Ecological Impacts of Australian Pine (Casuarina spp.)

in the Thousand Islands
 

ABSTRACT

Three kinds of Australian Pine are found in dredged portions of the Thousand Islands. One is the species Casuarina equisetifolia; there is also Casuarina glauca, and one that is thought to be a hybrid between C. equisetifolia and C. glauca. On several islands these invasive non-native trees are found in dense stands where they have eliminated native vegetation and excluded native vertebrates. State management plans call for the eradication of the entire genus due to its destructive effects on native species and ecological processes in Florida. Those destructive effects are explained in some detail below.
 

INTRODUCTION

Thousand Islands
Though many of these islands have been modified by mosquito control and dredge and fill, the Thousand Islands formation is natural. The Thousand Islands landform is technically described as the relict shoals of a flood tide delta deposit – essentially the remains of a former inlet. The time of inlet formation is not known, but inlets in the Indian River Lagoon generally move to the south and finally close due to longshore sediment transport, 200 to 300 years after creation (R. Parkinson, personal communication). A topographical low still exist in the area of 11th Street south; this might be the last location of the inlet before it closed.

The Thousand Islands have been heavily impacted by development and mosquito control. Beginning in the late 1950s, small ditches were dug through the islands to allow mosquito fish (Gambusia affinis) access to inner areas of the marsh for mosquito control (J. Salmela, personal communication). At approximately the same time, dredge and fill activities were begun in Cocoa Beach for housing development. This involved dredging of canals to provide fill material for houses. During the late 1960s deeper ditching by dragline was used as a stronger effort to control mosquitoes. The islands south of Minutemen Causeway were more heavily impacted than those islands to the north. Relatively large areas of native marsh were converted to uplands in this way.

——————————

**REQUIRED ACTION 1:** For each statement below, say whether it agrees with the text on Australian Pine in the Thousand Islands, answering yes or no and quoting the deciding words. (a) Three kinds of Australian Pine are found in dredged parts of the Thousand Islands. (b) The islands north of Minutemen Causeway were more heavily impacted than those to the south. (c) Small mosquito-control ditches were first dug through the islands in the late 1960s.
**REQUIRED ACTION 2:** According to the text on Australian Pine in the Thousand Islands, what fish were the small ditches meant to let into the inner marsh?
**REQUIRED ACTION 3:** Write out the text on Australian Pine in the Thousand Islands from "Three kinds of" to "some detail below.".

**EXERCISE DATA:**

——————————

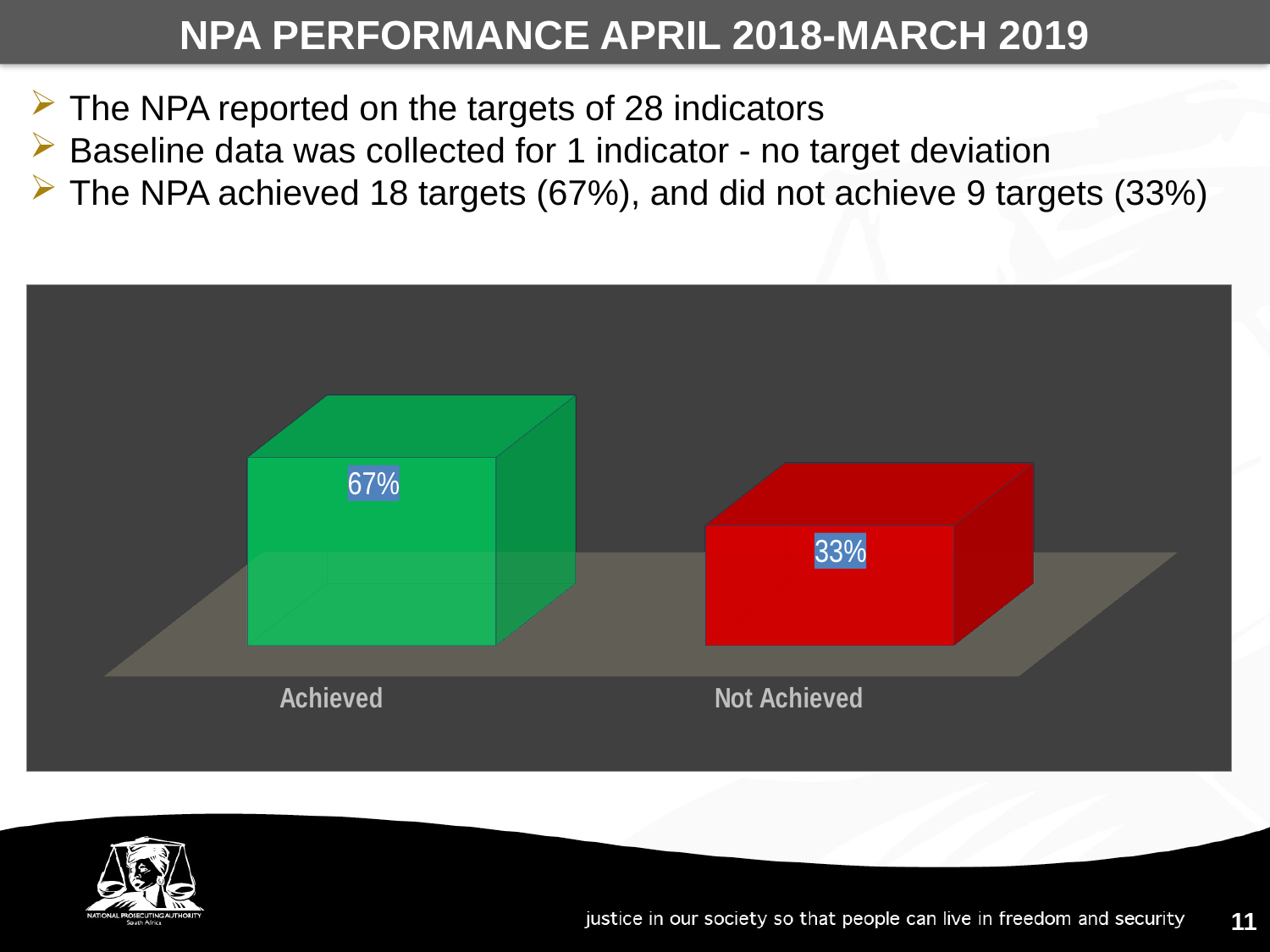
Which category has the highest value? Achieved What is the total of the Achieved and Not Achieved values? 100% What kind of chart is shown on the slide? Bar chart What colour is the Achieved bar? Green Which category has the lowest value? Not Achieved What is the value for Achieved? 67% How many categories are shown in the chart? 2 Which is larger, Achieved or Not Achieved? Achieved What colour is the Not Achieved bar? Red What is the value for Not Achieved? 33% What is the difference between the Achieved and Not Achieved values? 34%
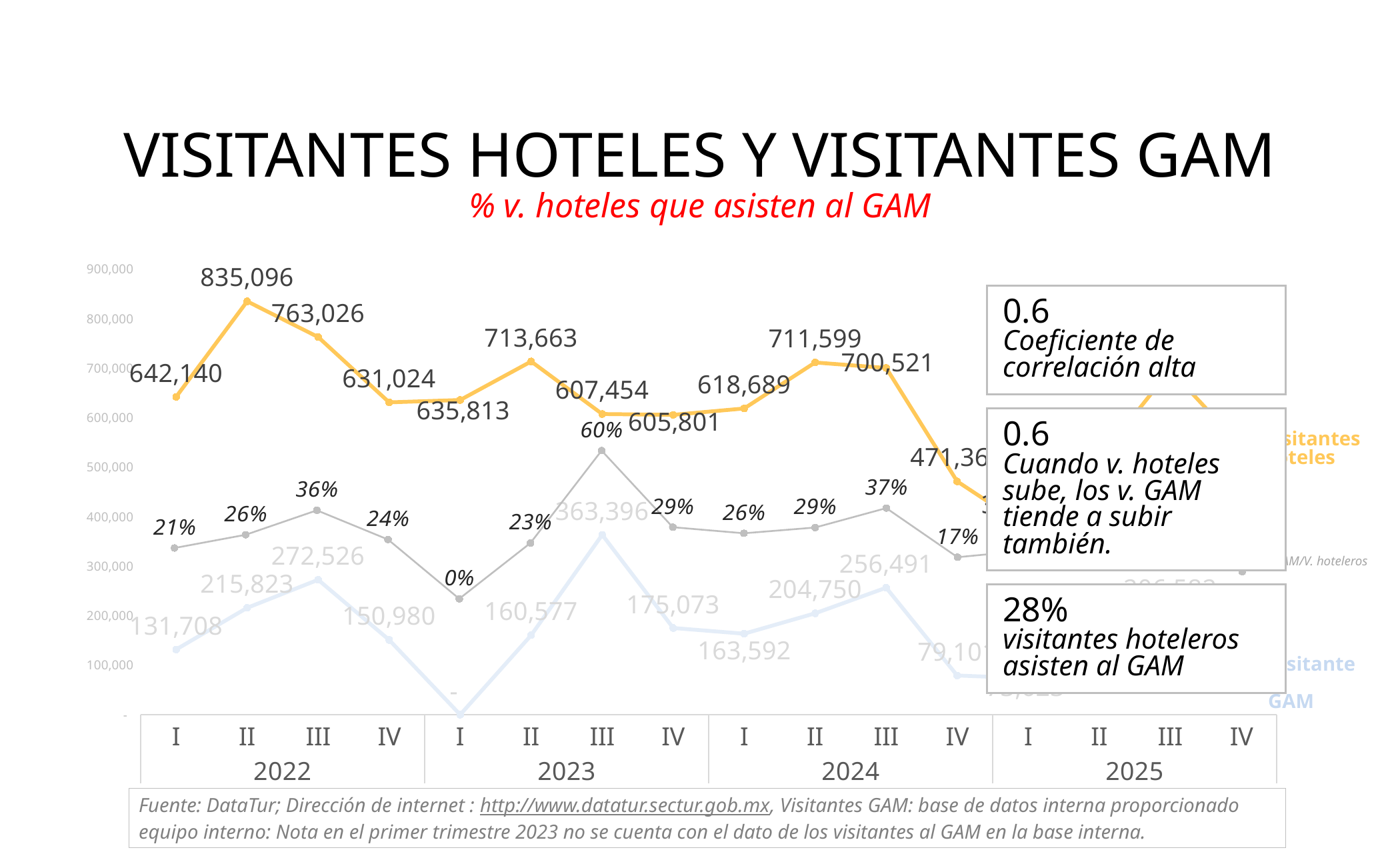
What is the difference between the Visitantes hoteles values for quarter II and quarter III of 2022? 72,070 What correlation coefficient is stated in the text box on the slide? 0.6 What is the Visitantes GAM value for quarter III of 2023? 363,396 In which quarter does the Visitantes hoteles line reach its highest point? II 2022 Does the Visitantes hoteles line rise or fall from quarter III to quarter IV of 2024? fall What is the highest percentage label shown on the grey line? 60% Which is larger: the Visitantes hoteles value for quarter III of 2022 or for quarter II of 2023? III 2022 According to the text box, what percentage of visitantes hoteleros attend the GAM? 28% Is the Visitantes hoteles value for quarter IV of 2024 greater or less than 500,000? less What kind of chart is shown on the slide? line chart What is the Visitantes hoteles value for quarter II of 2022? 835,096 What percentage is shown for quarter III of 2022 on the grey line? 36%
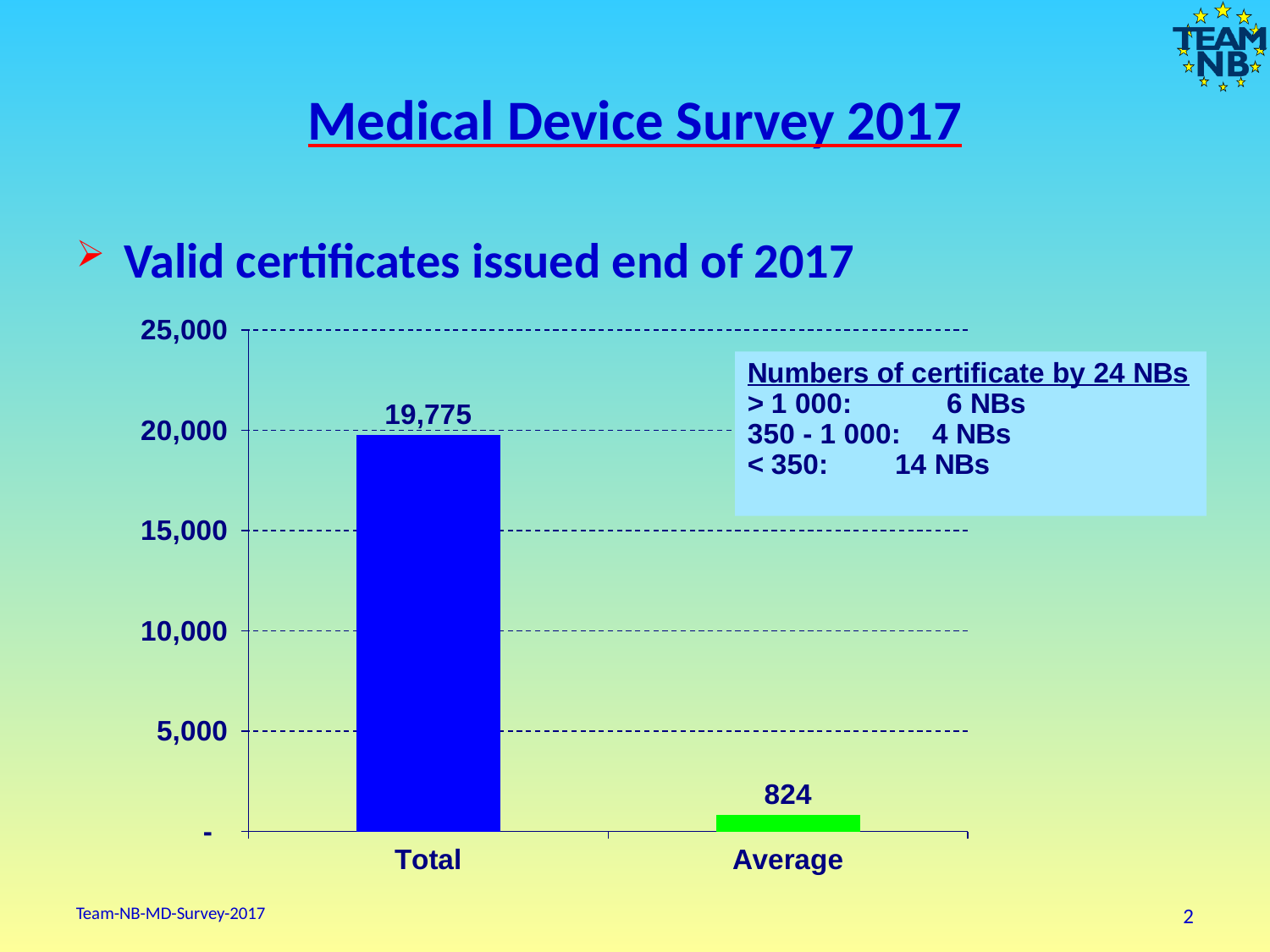
What is the difference between the Total and Average values? 18,951 Which is larger, the Total value or the Average value? Total Which category has the highest value? Total Is the value for Average greater or less than 5,000? less What kind of chart is shown on the slide? bar chart Which category has the lowest value? Average What is the maximum value shown on the y axis? 25,000 What colour is the Average bar? green How many categories are shown on the x axis? 2 What is the value of the Total bar? 19,775 What is the value of the Average bar? 824 Is the value for Total greater or less than 15,000? greater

——————————

**FINAL ANSWER 1:**
(a) Yes: "Three kinds of Australian Pine are found in dredged portions of the Thousand Islands."
(b) No: "The islands south of Minutemen Causeway were more heavily impacted than those islands to the north."
(c) No: "Beginning in the late 1950s, small ditches were dug through the islands"

**FINAL ANSWER 2:** Mosquito fish (Gambusia affinis).

**FINAL ANSWER 3:**
Three kinds of Australian Pine are found in dredged portions of the Thousand Islands. One is the species Casuarina equisetifolia; there is also Casuarina glauca, and one that is thought to be a hybrid between C. equisetifolia and C. glauca. On several islands these invasive non-native trees are found in dense stands where they have eliminated native vegetation and excluded native vertebrates. State management plans call for the eradication of the entire genus due to its destructive effects on native species and ecological processes in Florida. Those destructive effects are explained in some detail below.